On my end, I can’t believe it’s been almost four years since I had my first webcam chat with Mtuseni — shortly after he had turned 17 and was finishing his junior year in high school. We were both nervous — and I sort of botched it with a stiff PowerPoint showing him my home state (a suggestion in the mentor training). Still, it was my first interaction with the boy I knew only from a two-sentence description and photo provided by the nonprofit that matched us. I was captivated by that sweet smile on a kid half a world away wearing a school uniform… and wondered how this mentoring thing would all play out.
And although it truly seems like yesterday, I can’t believe it was three years ago that we “shared” a birthday cupcake on a web chat and I played Stevie Wonder’s “Happy Birthday” for him. His face lit up as he bounced to the music in his honor, knowing he would go home to no celebration. He was finishing high school and prepping for the month-long matric exams that would determine the next phase of his life. And I was beginning to think about offering to pay his tuition if by chance his exam scores qualified him for college. I can remember that half-hour birthday chat so clearly — neither of us could have imagined then the roller coaster ride that was to come.
Moses is gone now, and Mtuseni is the man of the family. He’s weeks away from finishing his last semester of school and ready to pound the Johannesburg pavement in search of an internship so he can graduate next June. When he was here, Mtuseni said that wearing a tie for his US visa interview (at my insistence) had inspired him to create a new look. “No more t-shirts,” he told me. “No more kid stuff.” So we passed by the tables of hip tees that I usually send to him and looked at chinos and button-down Oxfords and dressy shoes. We came home and he tried everything on, reveling in his own personal fashion show and sartorial upgrade. It was cool to see the transformation and his enthusiasm, though I will admit to some mixed emotions.
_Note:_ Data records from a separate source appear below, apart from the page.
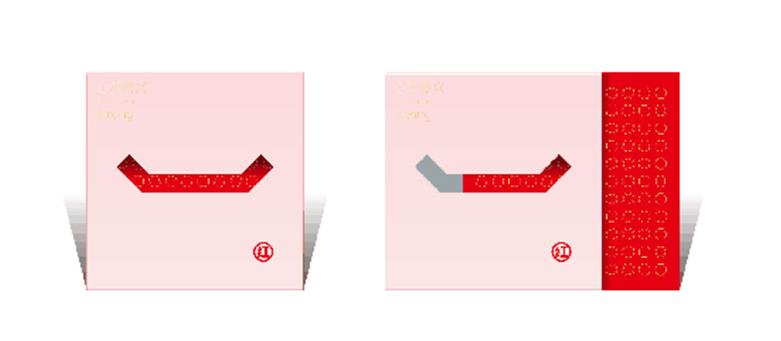 嘉兴<a href=http://www.cnlogo8.com/logoshouji/24/ target=_blank class=infotextkey>旅游</a>的前卫logo7.png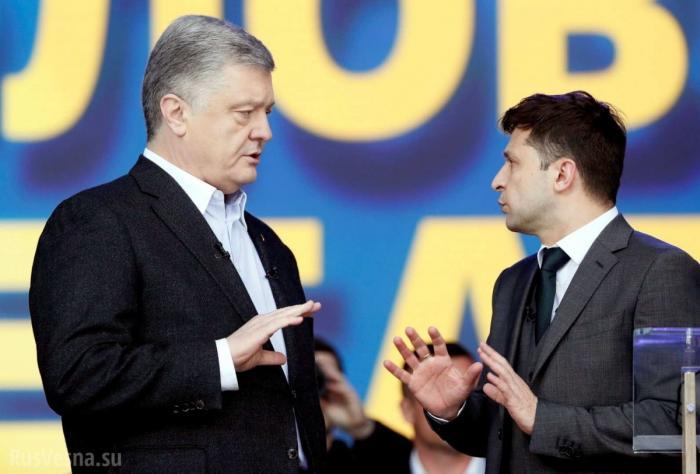 Украина на распутье. Когда посадит вора Порошенко?
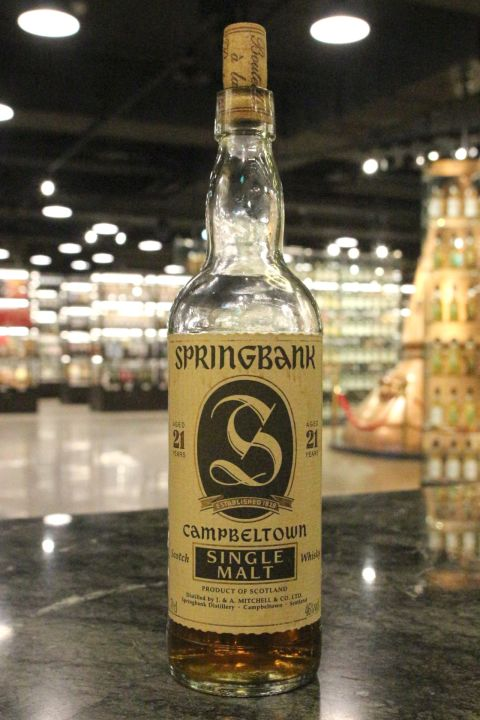 Springbank 21yr Single Malt Whisky 雲頂 21年 90年代早期 郵票標 (46% 15ml)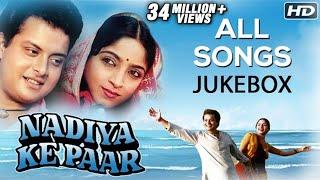 Nadiya Ke Paar All Songs Jukebox (HD) | Sachin Pilgaonkar, Sadhana Singh | Evergreen Bollywood Songs width=
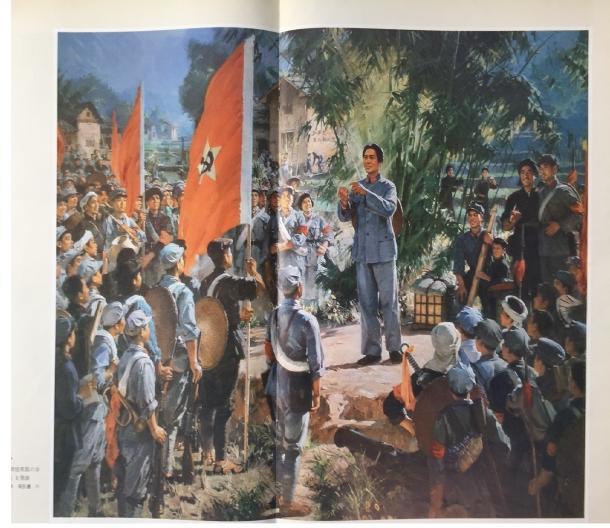 写真・図版 : 若き日の毛沢東を描いた絵画。1928年の武装蜂起に失敗した共産党は湖南省の井崗山に立てこもった。毛沢東は演説して労働者や農民、兵士らを組織していった(1975年1月発行の「中国画報」より転載)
Despite his not-so-subtle hints the past few weeks, Mtuseni knows there’s no birthday present from me this year. The $250 to replace his third phone in June was his early gift, not to mention a trip to the US and a new duffle bag full of new clothes to take back. But I never let his birthday go unnoticed. Because sending mail to South Africa can be problematic — and I’m holding off until a Christmas package — I scanned and emailed a couple of birthday cards, telling him how proud I am of him — and how much I love him.
And as I’ve told Mtuseni many times before, no matter how old he is, deep down he’ll always be “my little yellow polo shirt boy” from the picture that started this remarkable journey for both of us. And he’s fine with that — even if he is a man now.